▸ **Request**
State how many lines in the items below contain the string "grass", matching case exactly, and reply with that number alone.

▸ **Entries supplied**

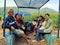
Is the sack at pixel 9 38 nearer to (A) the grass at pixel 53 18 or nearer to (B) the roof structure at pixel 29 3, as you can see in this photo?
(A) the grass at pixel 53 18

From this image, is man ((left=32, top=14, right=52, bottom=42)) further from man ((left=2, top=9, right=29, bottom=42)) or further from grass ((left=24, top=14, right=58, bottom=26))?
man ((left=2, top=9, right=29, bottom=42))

* * *

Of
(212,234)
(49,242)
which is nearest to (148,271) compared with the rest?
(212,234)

▸ **Written solution**
3